(Spatial reasoning question data)
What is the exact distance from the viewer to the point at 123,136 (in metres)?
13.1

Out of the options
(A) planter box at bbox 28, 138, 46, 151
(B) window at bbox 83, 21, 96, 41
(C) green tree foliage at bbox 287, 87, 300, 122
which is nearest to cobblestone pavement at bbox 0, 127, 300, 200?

- **WRITTEN EXERCISE**: Express each line of the material above as one string in a JSON list, skipping blank lines.

- **RESULT**:
[
  "What is the exact distance from the viewer to the point at 123,136 (in metres)?",
  "13.1",
  "Out of the options",
  "(A) planter box at bbox 28, 138, 46, 151",
  "(B) window at bbox 83, 21, 96, 41",
  "(C) green tree foliage at bbox 287, 87, 300, 122",
  "which is nearest to cobblestone pavement at bbox 0, 127, 300, 200?"
]